**Provided data**

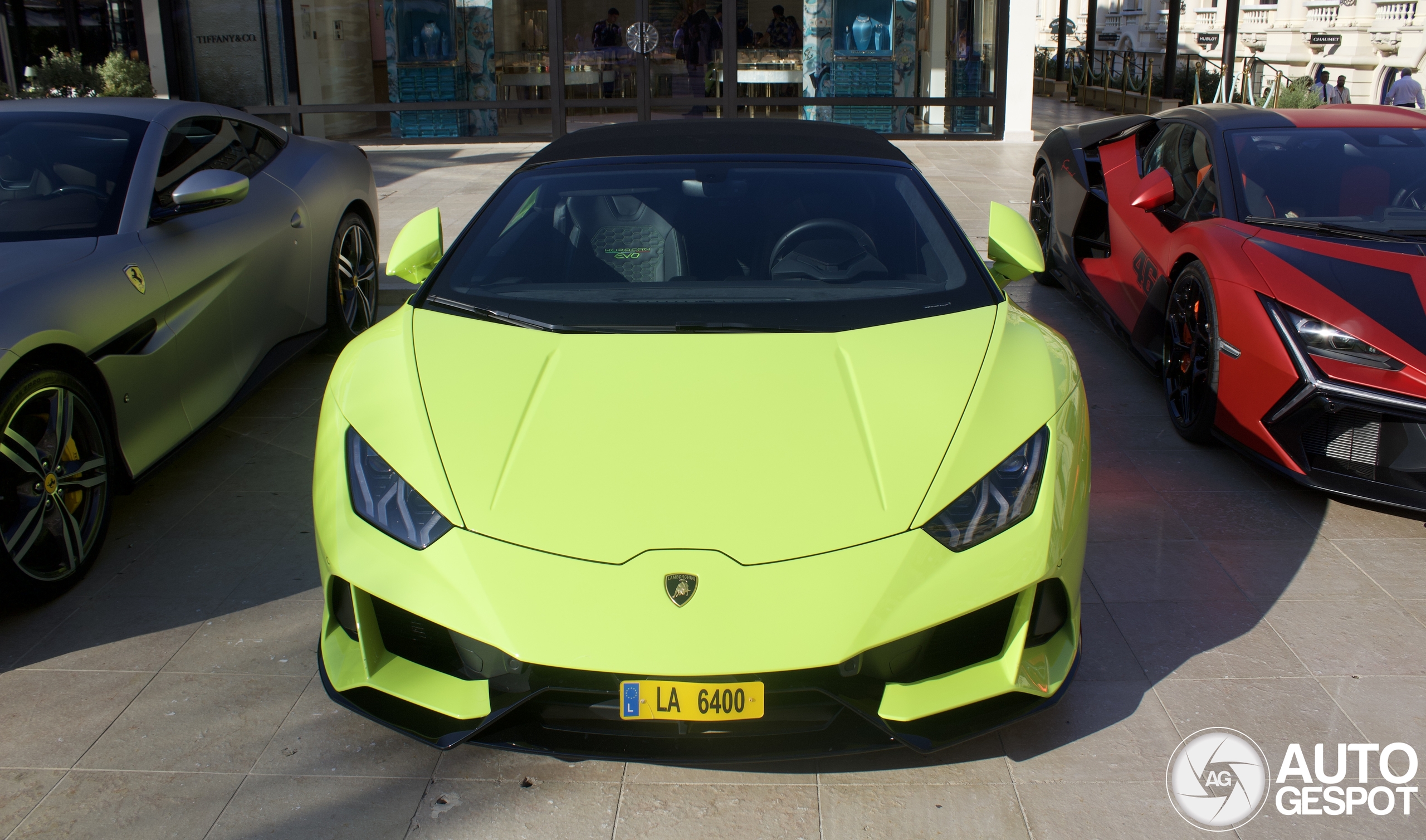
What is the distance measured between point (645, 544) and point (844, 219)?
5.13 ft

* * *

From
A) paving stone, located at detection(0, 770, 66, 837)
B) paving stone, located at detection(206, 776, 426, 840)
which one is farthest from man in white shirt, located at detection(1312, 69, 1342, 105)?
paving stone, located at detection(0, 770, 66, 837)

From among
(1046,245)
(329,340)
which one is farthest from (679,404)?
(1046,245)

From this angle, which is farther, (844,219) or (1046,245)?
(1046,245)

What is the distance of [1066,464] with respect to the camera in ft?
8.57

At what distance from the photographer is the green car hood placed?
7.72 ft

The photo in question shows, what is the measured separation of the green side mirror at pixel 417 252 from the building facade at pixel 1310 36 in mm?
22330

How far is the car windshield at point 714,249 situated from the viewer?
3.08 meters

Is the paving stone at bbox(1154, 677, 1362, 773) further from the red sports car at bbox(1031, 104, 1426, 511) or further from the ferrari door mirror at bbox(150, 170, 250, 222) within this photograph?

**Objective**
Lay out the listing above as a Markdown table with the columns Row and Listing line. Begin at the line that has "The photo in", stop after the line that has "3.08 meters", and leave out any blank lines.

**Output for this task**
| Row | Listing line |
|---|---|
| 1 | The photo in question shows, what is the measured separation of the green side mirror at pixel 417 252 from the building facade at pixel 1310 36 in mm? |
| 2 | 22330 |
| 3 | How far is the car windshield at point 714,249 situated from the viewer? |
| 4 | 3.08 meters |